Letting fees ban – Amendments to the Tenant Fees Bill
Back in November 2017 the Department for Communities and Local Government, as it was then, published the Draft Tenant Fees Bill with the Tories committed to carrying out one of its key Manifesto pledges to ban letting fees in the private rented sector. The policy is undoubtedly aimed at winning support from young voters, many of whom rent and face the prospect of spending hundreds of pounds on letting fees.
Since the publication of the draft bill the DCLG has been re-branded as the Department for Housing, Communities and Local Government (DHCLG) and also has a new Secretary of State in James Brokenshire. The Bill remains a flagship domestic policy. On 3 May 2018, the Government produced its response to the DHCLG select committee report.

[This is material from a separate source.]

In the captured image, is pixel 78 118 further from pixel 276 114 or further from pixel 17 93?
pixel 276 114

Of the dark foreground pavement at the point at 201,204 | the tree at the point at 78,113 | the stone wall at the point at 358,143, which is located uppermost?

I have previously outlined the main features of the Tenant Fees Bill here, however, the government have accepted some of the select committee’s recommendations and have amended the Bill accordingly.
Perhaps the most significant amendment to the Bill is the bar on serving a Section 21 notice where a landlord (or agent) has unlawfully required the tenant to pay a “prohibited fee”. Under the amended Bill, a landlord will be prevented from serving a valid Section 21 notice until the fee has been re-paid to the tenant. This would bring the unlawful charging of tenancy fees in line with other obligations such as the Deregulation Act requirements for post October 2015 tenancies and tenancy deposit protection requirements.
Other key amendments to the Bill include:
- Allowing tenants to recover prohibited fees in the First-tier Tribunal rather than through the County Courts.
- If a landlord or agent commits a further breach within 5 years of the imposition of a financial penalty or conviction for a previous breach this will constitute a banning order offence.
- Landlords and agents are able to charge to vary a tenancy, for example, to change a name on the tenancy or to include bespoke clauses. Such fees will be capped at £50 unless the landlord can show that a greater fee was reasonable.
- An appeal against a financial penalty is to be a re-hearing of the enforcement authority’s decision and may take into account additional evidence of which the enforcement authority was unaware.
The Government rejected the select committee’s recommendation to cap tenancy deposits at 5 weeks rent, as opposed to 6 weeks. The government’s rationale behind rejecting this amendment is to ensure that a balance is struck between providing tenants with greater affordability and ensuring that landlords have adequate financial security for their asset. The Government stresses that the 6 weeks’ rent is an upper limit and not a guideline.
A date for the Bill’s Second Reading is yet to be announced but the government has already confirmed that it will commit legislative time to the Bill during this Parliament.